Calculate Spearman rank correlations with p-values adjusted by the Holm-Bonferroni method.
cor.results.a <- corr.test(track.a.short, method = "spearman",
use = "pairwise.complete.obs", adjust = "holm")
Give correlogram of selected measures. Note that the type has to be ``upper” here, since the corrected p-values are in the upper triangle of the matrix, while the unadjusted p-values are in the lower triangle (thanks to Sonia Petrini for pointing this out).

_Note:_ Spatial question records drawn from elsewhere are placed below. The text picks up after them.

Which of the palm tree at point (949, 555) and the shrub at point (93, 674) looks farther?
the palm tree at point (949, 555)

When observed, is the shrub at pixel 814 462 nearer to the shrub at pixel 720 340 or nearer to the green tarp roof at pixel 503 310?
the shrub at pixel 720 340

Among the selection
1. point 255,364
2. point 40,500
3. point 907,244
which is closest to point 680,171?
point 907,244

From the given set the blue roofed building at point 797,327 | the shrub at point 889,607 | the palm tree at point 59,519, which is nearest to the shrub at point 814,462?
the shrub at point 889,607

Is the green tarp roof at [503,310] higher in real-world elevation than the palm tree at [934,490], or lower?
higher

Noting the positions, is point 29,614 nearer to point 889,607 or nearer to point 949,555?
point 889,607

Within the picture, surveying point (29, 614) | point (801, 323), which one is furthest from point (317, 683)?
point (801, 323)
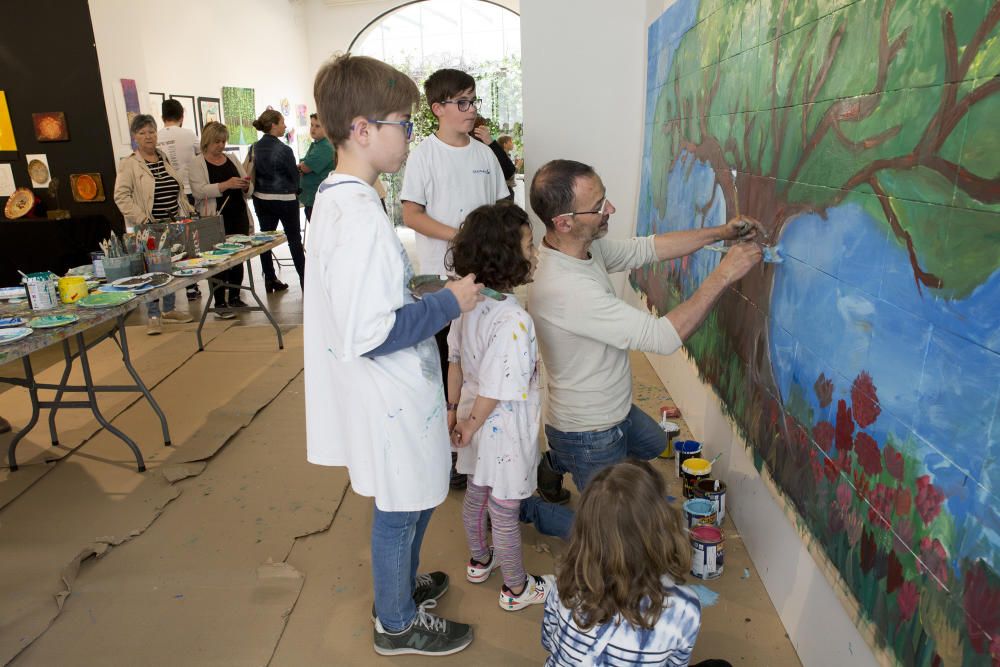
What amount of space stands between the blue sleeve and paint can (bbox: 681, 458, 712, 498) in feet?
4.11

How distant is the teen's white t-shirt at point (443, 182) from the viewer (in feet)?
8.64

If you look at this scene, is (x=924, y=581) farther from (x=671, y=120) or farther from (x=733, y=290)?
(x=671, y=120)

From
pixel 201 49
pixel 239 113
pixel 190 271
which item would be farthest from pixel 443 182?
pixel 239 113

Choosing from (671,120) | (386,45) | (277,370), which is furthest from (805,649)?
(386,45)

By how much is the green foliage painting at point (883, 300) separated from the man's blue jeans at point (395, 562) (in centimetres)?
99

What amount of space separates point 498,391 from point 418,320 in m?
0.41

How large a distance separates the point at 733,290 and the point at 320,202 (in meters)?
1.39

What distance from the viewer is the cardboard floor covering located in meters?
2.12

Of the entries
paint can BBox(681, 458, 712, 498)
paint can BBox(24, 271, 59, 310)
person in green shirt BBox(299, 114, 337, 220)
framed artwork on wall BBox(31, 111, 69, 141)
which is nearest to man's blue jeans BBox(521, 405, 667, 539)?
paint can BBox(681, 458, 712, 498)

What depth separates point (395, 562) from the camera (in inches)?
67.5

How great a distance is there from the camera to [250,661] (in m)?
1.90

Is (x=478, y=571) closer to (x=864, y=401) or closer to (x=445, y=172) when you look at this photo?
(x=864, y=401)

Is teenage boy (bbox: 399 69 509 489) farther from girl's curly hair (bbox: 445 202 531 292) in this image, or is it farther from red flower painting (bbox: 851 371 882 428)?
red flower painting (bbox: 851 371 882 428)

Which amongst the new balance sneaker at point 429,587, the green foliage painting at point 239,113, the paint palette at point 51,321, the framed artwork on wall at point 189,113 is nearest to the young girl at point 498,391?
the new balance sneaker at point 429,587
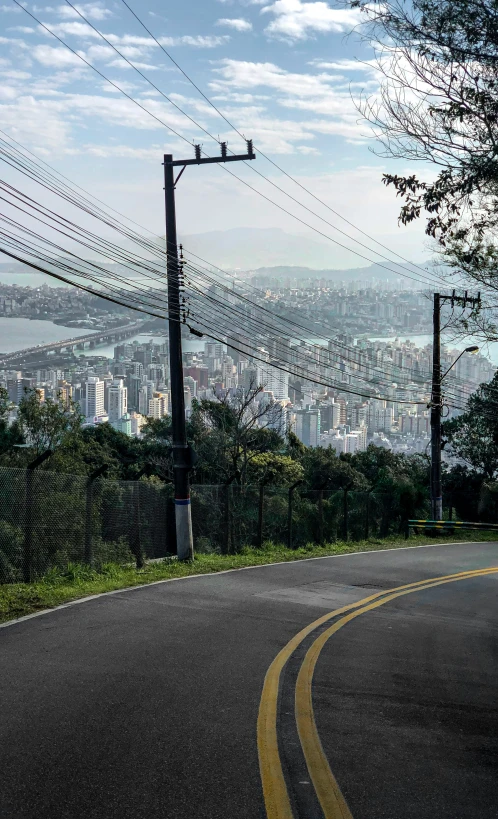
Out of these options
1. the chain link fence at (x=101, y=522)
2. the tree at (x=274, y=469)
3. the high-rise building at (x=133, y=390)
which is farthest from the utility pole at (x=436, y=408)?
the high-rise building at (x=133, y=390)

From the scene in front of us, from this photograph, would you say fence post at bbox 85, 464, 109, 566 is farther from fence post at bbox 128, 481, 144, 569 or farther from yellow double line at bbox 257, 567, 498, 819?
yellow double line at bbox 257, 567, 498, 819

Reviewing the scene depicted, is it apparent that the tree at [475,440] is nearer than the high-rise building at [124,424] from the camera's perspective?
Yes

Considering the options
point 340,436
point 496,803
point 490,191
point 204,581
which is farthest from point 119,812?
point 340,436

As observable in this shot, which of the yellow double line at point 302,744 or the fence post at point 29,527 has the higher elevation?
the fence post at point 29,527

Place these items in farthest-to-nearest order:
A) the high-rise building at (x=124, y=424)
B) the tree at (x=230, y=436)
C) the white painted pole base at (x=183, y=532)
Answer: the high-rise building at (x=124, y=424), the tree at (x=230, y=436), the white painted pole base at (x=183, y=532)

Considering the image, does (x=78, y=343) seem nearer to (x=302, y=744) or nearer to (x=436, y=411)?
(x=436, y=411)

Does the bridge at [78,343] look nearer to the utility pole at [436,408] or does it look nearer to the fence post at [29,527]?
the utility pole at [436,408]

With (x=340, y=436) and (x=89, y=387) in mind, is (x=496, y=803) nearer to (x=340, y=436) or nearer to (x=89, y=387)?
(x=89, y=387)
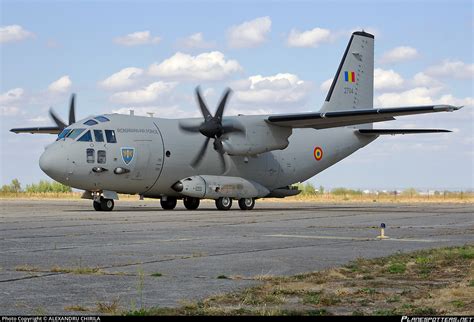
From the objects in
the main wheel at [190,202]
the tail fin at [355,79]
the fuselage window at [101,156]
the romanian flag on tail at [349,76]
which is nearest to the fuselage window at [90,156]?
the fuselage window at [101,156]

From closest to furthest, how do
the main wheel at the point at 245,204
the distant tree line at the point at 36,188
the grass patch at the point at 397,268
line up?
the grass patch at the point at 397,268 → the main wheel at the point at 245,204 → the distant tree line at the point at 36,188

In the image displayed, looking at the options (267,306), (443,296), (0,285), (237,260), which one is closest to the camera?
(267,306)

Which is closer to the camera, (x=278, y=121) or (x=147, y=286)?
(x=147, y=286)

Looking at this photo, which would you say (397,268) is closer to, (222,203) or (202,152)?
(202,152)

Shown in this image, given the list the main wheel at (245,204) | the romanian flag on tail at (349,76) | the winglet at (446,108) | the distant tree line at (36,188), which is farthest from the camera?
the distant tree line at (36,188)

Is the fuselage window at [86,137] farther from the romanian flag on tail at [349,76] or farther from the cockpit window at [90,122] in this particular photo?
the romanian flag on tail at [349,76]

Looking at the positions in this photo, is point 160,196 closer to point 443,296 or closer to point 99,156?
point 99,156

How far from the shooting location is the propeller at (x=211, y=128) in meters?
35.2

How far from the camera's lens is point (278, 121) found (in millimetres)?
36156

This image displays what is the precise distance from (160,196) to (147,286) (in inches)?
1057

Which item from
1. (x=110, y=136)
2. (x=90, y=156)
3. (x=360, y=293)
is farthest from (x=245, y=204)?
(x=360, y=293)

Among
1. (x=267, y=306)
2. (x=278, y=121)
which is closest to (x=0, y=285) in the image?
(x=267, y=306)

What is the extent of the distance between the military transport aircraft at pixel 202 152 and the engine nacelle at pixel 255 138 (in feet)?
0.16

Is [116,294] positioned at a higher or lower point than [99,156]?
lower
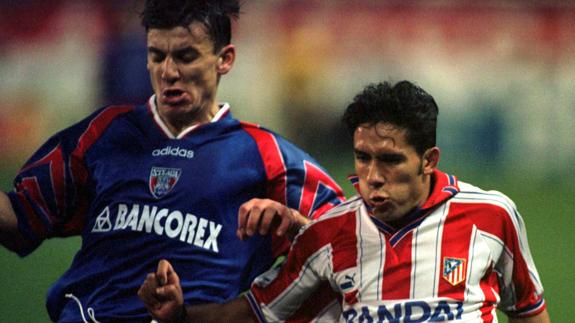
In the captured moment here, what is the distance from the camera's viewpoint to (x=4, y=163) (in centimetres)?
591

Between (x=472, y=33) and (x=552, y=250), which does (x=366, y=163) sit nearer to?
(x=552, y=250)

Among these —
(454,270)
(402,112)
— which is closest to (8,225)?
(402,112)

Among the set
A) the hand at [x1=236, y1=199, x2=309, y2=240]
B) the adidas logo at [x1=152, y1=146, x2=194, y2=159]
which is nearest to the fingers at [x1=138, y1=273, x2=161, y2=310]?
the hand at [x1=236, y1=199, x2=309, y2=240]

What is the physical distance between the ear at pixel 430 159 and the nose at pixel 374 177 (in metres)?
0.15

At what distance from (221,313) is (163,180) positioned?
1.41 ft

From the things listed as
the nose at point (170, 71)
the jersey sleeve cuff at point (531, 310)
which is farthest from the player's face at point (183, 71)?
the jersey sleeve cuff at point (531, 310)

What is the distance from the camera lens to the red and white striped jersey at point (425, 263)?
2.63 m

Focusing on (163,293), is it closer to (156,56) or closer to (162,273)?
(162,273)

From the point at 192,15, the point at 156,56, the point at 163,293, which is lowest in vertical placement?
the point at 163,293

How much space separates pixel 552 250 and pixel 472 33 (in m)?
1.52

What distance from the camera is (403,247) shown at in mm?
2703

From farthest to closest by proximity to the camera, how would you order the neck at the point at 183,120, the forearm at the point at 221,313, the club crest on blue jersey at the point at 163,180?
the neck at the point at 183,120 → the club crest on blue jersey at the point at 163,180 → the forearm at the point at 221,313

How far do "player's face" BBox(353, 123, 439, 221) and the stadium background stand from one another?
11.3 ft

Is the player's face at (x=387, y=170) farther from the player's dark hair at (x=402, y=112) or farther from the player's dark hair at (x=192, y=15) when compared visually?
the player's dark hair at (x=192, y=15)
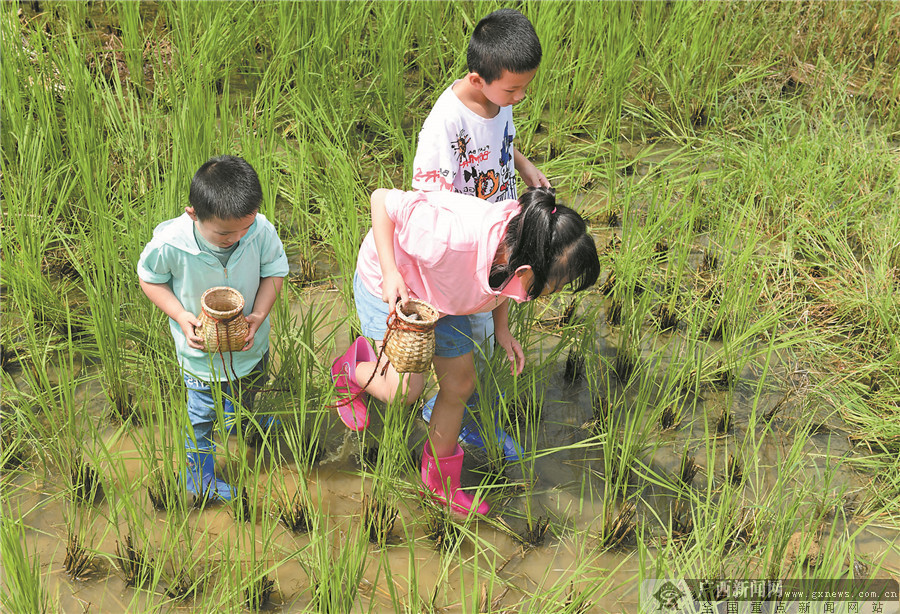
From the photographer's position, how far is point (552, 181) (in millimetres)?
3391

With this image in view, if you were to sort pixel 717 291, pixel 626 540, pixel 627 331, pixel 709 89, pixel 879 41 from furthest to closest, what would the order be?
pixel 879 41
pixel 709 89
pixel 717 291
pixel 627 331
pixel 626 540

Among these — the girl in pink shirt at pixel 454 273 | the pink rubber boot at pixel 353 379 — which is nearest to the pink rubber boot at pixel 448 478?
the girl in pink shirt at pixel 454 273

correlogram.TrackA <- ggcorrplot(cor.results.a$r, p.mat = cor.results.a$p, type = "upper",
outline.col = "white", colors = c("#3C77AE", "white", "#AE3C3C"),
lab = T, insig = "pch")
correlogram.TrackA
Safe to file.
ggsave("Figures/Corrs/correlogram_TrackA.pdf", correlogram.TrackA,
dpi = 300, scale = 1, width = 5.5, height = 5.5, device = cairo_pdf)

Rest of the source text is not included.